Premières rencontres et derniers coups de pinceau

, par  RECIT

Lundi 25, le réveil d’une capitale.

Ambiance bien différente en ville ce lundi !
Dimanche était paisible, lundi sera frénétique.

Dans un café de l’avenue Bourguiba

Ce lundi, notre objectif était de rencontrer le collectif de femmes créé pour le FSM qui s’est donné rendez-vous aujourd’hui à 15h sur l’avenue Bourguiba. Dans un café en plein centre-ville plus d’une vingtaine de femmes arrivent mais l’endroit, trop petit, n’est pas adapté pour permettre un échange vraiment constructif. Cependant, nous sommes contentes de nous retrouver, de faire connaissance et d’y voir aussi quelques hommes. Nous sommes touchées par le témoignage de deux Tunisiennes qui travaillent dans une usine de sous-traitance d’Airbus, qui menace de les limoger pour délocaliser l’entreprise au Mexique. Tunisiennes, Françaises, Syriennes... se concertent pour mettre en place l’organisation d’une manifestation qui soutient les femmes en lutte dans le monde. Nous avons fait un tour de table qui nous a permis de recenser les différentes associations et syndicats qui se mobilisent, entre autres, pour lutter contre l’exploitation des pays du Sud. L’ambiance est chaleureuse malgré ce temps pluvieux. Nous continuerons la discussion demain dans des conditions plus favorables à l’Assemblée des femmes. Nous les quittons contentes et enthousiasmées.

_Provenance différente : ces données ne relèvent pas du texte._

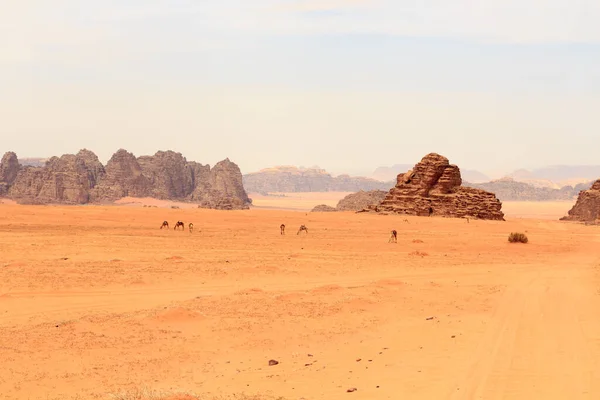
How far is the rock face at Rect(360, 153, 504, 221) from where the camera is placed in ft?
201

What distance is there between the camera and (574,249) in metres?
34.3

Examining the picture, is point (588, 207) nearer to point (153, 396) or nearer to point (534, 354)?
point (534, 354)

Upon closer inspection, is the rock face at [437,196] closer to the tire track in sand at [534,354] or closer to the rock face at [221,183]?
the tire track in sand at [534,354]

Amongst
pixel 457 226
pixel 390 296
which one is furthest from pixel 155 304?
pixel 457 226

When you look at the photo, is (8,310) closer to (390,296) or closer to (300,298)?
(300,298)

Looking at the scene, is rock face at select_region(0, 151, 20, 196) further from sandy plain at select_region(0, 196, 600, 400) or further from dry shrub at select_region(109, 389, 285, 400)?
dry shrub at select_region(109, 389, 285, 400)

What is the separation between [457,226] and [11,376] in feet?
142

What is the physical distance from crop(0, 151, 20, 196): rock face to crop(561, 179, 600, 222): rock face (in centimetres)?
9237

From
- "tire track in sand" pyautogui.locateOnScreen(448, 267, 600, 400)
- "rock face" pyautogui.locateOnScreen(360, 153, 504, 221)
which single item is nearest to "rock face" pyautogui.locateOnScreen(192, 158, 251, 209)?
"rock face" pyautogui.locateOnScreen(360, 153, 504, 221)

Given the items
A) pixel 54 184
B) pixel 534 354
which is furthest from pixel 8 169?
pixel 534 354

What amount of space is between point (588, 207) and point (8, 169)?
318 feet

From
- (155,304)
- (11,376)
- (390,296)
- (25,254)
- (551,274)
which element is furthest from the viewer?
(25,254)

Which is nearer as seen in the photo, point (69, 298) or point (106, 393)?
point (106, 393)

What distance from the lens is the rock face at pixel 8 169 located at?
11081cm
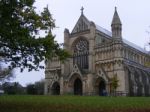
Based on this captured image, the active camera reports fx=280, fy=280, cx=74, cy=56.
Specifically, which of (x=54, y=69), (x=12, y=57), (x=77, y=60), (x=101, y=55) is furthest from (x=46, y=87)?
(x=12, y=57)

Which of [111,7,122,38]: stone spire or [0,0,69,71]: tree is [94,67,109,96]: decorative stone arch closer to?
[111,7,122,38]: stone spire

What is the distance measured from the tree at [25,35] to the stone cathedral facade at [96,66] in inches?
1650

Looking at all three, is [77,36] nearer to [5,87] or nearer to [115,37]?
[115,37]

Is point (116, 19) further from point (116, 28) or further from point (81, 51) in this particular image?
point (81, 51)

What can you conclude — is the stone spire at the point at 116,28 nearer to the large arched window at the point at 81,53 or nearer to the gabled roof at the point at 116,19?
the gabled roof at the point at 116,19

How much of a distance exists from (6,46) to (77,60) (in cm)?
5482

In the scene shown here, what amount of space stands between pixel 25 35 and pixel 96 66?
51083mm

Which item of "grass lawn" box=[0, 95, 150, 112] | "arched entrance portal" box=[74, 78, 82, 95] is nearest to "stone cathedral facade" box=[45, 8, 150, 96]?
"arched entrance portal" box=[74, 78, 82, 95]

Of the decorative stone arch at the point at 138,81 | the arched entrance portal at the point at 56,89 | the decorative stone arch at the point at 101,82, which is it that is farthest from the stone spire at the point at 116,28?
the arched entrance portal at the point at 56,89

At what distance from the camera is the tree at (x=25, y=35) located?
57.9ft

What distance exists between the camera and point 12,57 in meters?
20.2

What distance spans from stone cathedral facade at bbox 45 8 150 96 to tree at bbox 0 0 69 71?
4191cm

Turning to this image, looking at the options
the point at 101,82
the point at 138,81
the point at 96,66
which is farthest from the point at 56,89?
the point at 138,81

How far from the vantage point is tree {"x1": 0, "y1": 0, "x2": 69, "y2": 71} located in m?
17.7
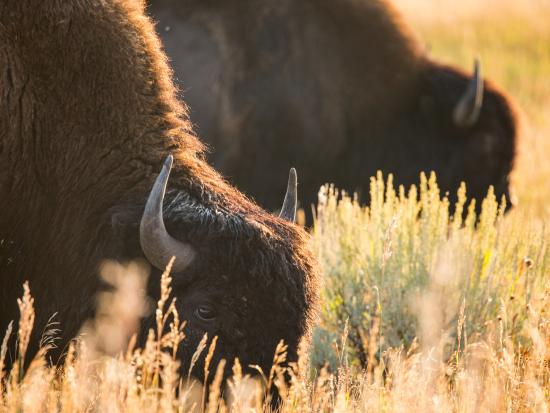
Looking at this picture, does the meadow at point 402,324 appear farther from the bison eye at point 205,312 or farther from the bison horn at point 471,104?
the bison horn at point 471,104

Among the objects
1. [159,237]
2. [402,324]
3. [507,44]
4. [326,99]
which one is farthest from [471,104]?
[507,44]

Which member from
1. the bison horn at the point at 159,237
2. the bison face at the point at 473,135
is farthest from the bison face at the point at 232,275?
the bison face at the point at 473,135

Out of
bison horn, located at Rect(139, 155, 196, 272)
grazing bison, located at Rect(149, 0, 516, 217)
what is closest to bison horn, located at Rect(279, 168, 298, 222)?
bison horn, located at Rect(139, 155, 196, 272)

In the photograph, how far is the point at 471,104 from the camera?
891 cm

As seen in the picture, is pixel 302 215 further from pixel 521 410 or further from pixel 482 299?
pixel 521 410

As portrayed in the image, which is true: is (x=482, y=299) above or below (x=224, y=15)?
below

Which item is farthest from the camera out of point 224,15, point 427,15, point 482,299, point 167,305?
point 427,15

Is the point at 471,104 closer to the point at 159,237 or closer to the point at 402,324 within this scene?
the point at 402,324

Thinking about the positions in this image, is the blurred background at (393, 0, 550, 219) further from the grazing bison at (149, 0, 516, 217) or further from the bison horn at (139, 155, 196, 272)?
the bison horn at (139, 155, 196, 272)

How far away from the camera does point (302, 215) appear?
8.48m

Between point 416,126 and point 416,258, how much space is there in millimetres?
4001

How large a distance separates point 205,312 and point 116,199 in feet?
2.36

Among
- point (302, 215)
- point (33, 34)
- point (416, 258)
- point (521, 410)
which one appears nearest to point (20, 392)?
point (33, 34)

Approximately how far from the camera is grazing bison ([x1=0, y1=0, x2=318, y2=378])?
13.1ft
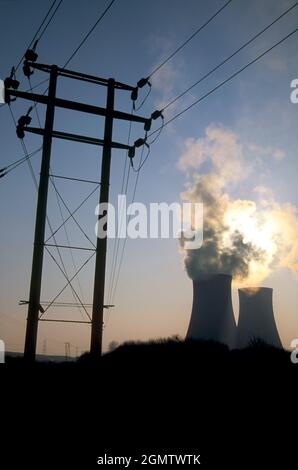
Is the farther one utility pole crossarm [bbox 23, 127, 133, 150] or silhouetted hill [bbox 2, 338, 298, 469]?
utility pole crossarm [bbox 23, 127, 133, 150]

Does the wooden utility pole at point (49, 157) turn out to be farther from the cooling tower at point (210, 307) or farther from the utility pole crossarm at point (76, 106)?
the cooling tower at point (210, 307)

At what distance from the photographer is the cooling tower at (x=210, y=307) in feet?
102

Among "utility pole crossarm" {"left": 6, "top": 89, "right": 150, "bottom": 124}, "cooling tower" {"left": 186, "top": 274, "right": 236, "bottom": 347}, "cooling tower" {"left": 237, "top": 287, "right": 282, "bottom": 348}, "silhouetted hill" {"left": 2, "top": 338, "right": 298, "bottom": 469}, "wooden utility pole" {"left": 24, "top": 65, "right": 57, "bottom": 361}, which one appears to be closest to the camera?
"silhouetted hill" {"left": 2, "top": 338, "right": 298, "bottom": 469}

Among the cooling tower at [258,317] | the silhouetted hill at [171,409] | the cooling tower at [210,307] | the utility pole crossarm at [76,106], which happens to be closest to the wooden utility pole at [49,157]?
the utility pole crossarm at [76,106]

En allant acheter des cartes téléphoniques nous rencontrons une femme qui est chargée de clientèle chez l’opérateur Tunisiana. En lui faisant remarquer qu’il y avait un grand nombre de vendeuses, elle nous explique non sans fierté que 70% des chargé-e-s de clientèle dans cette entreprise sont des femmes, car elles sont plus productives que les hommes malgré les congés maternité, les enfants malades... On en profite pour échanger avec elle sur sa vie de femme dans laquelle elle se sent épanouie car les Tunisiennes peuvent avoir accès à des postes présumés masculins (chauffeurs de tramways, agent de police....). C’est agréable de pouvoir engager un dialogue comme celui-ci avec les personnes locales, cela permet de contredire certains clichés qui sont véhiculés par les médias occidentaux et donnent aussi une autre image de la société en Tunisie. Nous comptons bien profiter de nos balades urbaines pour poursuivre nos échanges.

Sanaa et Erika


Sur le Campus el Manar

Impossibilité d’échanger des euros dans les banques de Tunis, bouchons importants, trottoirs et tramways bondés et difficultés à trouver un taxi, marquent ce tout début de journée.

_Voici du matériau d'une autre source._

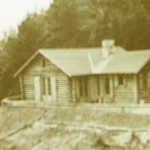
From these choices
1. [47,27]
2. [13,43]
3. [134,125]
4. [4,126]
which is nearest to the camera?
[134,125]

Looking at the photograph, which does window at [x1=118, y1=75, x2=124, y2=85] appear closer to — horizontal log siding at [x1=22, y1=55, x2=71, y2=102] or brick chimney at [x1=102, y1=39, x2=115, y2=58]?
horizontal log siding at [x1=22, y1=55, x2=71, y2=102]

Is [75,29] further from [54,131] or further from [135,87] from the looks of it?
[54,131]

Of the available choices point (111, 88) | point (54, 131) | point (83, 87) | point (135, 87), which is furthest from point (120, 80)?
point (54, 131)

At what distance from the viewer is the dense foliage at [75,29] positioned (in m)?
52.8

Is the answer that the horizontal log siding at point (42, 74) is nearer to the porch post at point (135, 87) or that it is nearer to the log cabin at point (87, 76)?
the log cabin at point (87, 76)

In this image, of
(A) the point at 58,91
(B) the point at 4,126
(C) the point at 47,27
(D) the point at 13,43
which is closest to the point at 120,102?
(A) the point at 58,91

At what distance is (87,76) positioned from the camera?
1742 inches

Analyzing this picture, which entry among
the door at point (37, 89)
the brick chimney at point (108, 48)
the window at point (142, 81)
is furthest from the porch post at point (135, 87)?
the door at point (37, 89)

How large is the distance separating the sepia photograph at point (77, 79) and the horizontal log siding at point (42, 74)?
82mm

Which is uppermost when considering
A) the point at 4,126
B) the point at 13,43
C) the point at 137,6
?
the point at 137,6

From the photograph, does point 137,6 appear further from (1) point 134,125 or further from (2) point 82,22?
(1) point 134,125

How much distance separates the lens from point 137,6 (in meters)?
55.2

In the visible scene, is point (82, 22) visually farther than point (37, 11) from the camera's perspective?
No

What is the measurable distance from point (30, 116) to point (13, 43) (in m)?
14.3
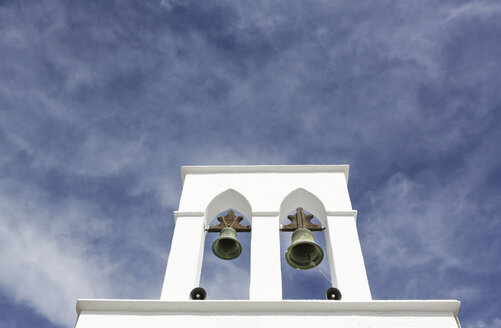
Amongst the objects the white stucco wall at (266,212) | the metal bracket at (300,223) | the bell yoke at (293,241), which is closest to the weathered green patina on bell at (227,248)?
the bell yoke at (293,241)

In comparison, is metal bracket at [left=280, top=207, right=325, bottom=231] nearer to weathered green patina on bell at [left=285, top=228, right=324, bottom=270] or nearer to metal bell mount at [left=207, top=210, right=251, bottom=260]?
weathered green patina on bell at [left=285, top=228, right=324, bottom=270]

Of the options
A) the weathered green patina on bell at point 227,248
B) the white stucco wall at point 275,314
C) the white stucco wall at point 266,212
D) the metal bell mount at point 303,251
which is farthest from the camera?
the weathered green patina on bell at point 227,248

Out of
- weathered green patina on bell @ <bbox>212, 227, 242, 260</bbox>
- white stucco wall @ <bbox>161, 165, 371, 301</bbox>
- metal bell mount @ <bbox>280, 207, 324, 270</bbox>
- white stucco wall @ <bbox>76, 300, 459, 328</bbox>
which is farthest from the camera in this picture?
weathered green patina on bell @ <bbox>212, 227, 242, 260</bbox>

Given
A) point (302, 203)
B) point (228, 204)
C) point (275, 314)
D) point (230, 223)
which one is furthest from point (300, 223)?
point (275, 314)

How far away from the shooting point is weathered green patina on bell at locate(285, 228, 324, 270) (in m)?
6.95

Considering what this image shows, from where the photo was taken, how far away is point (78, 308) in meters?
5.64

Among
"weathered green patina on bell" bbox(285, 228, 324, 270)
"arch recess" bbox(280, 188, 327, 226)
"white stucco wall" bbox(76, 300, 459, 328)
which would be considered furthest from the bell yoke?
"white stucco wall" bbox(76, 300, 459, 328)

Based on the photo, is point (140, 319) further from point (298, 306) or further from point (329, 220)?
point (329, 220)

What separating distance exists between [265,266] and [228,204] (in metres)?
1.73

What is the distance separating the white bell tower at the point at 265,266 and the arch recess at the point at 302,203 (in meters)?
0.02

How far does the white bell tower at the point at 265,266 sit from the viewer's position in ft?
17.9

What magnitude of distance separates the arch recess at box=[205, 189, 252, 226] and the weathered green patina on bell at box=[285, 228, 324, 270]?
90 centimetres

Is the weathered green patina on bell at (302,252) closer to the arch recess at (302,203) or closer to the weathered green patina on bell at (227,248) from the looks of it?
the arch recess at (302,203)

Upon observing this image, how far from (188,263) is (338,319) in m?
2.18
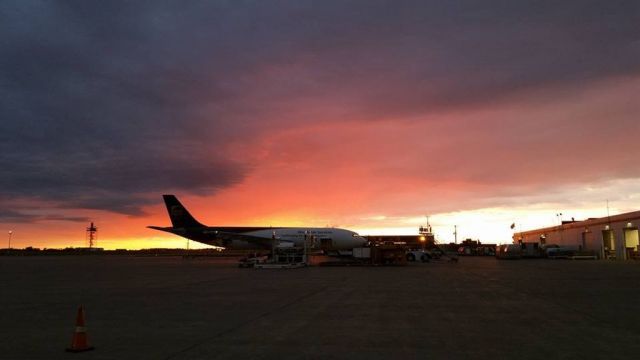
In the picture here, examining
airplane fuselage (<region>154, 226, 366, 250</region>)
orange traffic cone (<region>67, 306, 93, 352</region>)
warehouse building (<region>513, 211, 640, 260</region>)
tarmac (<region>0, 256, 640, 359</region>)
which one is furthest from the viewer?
warehouse building (<region>513, 211, 640, 260</region>)

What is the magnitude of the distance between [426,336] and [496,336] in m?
1.57

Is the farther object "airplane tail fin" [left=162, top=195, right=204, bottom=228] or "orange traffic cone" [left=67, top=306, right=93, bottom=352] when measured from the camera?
"airplane tail fin" [left=162, top=195, right=204, bottom=228]

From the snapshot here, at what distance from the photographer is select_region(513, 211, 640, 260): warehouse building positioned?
75.6 metres

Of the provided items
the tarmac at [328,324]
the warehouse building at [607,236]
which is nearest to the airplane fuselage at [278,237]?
the warehouse building at [607,236]

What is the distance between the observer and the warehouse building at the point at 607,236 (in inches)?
2977

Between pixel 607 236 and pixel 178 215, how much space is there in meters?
71.0

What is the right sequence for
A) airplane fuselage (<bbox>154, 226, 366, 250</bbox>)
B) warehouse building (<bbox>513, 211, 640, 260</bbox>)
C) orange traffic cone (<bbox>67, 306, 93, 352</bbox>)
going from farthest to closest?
warehouse building (<bbox>513, 211, 640, 260</bbox>)
airplane fuselage (<bbox>154, 226, 366, 250</bbox>)
orange traffic cone (<bbox>67, 306, 93, 352</bbox>)

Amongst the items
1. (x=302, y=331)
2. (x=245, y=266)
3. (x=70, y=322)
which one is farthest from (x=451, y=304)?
(x=245, y=266)

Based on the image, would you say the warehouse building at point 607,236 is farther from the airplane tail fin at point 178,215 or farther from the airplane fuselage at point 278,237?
the airplane tail fin at point 178,215

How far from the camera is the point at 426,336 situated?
37.6ft

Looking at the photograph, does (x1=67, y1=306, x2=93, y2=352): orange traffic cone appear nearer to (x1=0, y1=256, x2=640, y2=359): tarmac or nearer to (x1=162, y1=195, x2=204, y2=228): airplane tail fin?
(x1=0, y1=256, x2=640, y2=359): tarmac

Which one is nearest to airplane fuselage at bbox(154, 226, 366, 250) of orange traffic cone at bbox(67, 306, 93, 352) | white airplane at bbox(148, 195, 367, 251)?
white airplane at bbox(148, 195, 367, 251)

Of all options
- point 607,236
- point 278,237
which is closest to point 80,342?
point 278,237

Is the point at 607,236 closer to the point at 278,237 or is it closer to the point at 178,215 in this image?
the point at 278,237
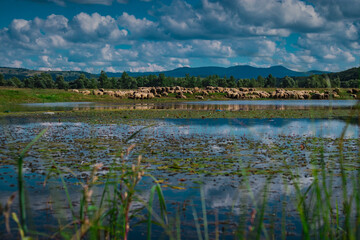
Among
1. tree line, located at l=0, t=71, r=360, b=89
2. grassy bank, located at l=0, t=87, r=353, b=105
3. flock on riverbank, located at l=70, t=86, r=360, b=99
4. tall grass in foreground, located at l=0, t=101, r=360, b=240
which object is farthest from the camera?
tree line, located at l=0, t=71, r=360, b=89

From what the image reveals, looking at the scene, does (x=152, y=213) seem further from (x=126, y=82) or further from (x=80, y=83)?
(x=126, y=82)

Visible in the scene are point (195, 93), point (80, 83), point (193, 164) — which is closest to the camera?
point (193, 164)

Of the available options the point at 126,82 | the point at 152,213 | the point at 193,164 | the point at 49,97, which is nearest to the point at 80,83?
the point at 126,82

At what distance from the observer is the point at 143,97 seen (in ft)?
243

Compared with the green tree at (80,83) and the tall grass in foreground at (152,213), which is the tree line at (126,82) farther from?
the tall grass in foreground at (152,213)

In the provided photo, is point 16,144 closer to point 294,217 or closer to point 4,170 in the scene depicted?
point 4,170

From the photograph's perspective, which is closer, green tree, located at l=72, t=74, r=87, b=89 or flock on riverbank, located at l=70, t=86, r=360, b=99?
flock on riverbank, located at l=70, t=86, r=360, b=99

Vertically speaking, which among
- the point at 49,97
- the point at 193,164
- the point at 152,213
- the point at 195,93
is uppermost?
the point at 195,93

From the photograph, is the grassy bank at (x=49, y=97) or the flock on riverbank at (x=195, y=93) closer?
the grassy bank at (x=49, y=97)

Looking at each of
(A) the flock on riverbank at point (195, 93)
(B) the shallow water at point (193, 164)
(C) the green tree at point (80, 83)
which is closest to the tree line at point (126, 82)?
(C) the green tree at point (80, 83)

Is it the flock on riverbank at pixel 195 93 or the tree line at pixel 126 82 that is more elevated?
the tree line at pixel 126 82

Point positif, de nouveaux échanges avec des Tunisiens qui nous aident à nous orienter dans la ville et notamment un instituteur de Kasserine qui nous interroge sur le forum social.
Il profite de la période des vacances scolaires pour suivre une formation sur Tunis et nous demande notre avis sur la situation dans le pays, la révolution et nos envies de découvrir la Tunisie.

JPEG - 2.9 Mo

Nous réussissons enfin à nous rendre sur le campus d’El Manar où se déroule, depuis la veille déjà, le 3ème forum mondial des médias libres.
D’emblée l’accueil est militant ! Des panneaux d’activistes qui ont inspirés les médias libres partout dans le monde sont suspendus dans le hall d’accueil. Toutes et tous ont connu des fins tragiques, des militantes kurdes assassinées à Paris jusqu’à Aaron Swartz, pour ceux que je connaissais auparavant.
On se croirait dans un mémorial et cela inspire le respect.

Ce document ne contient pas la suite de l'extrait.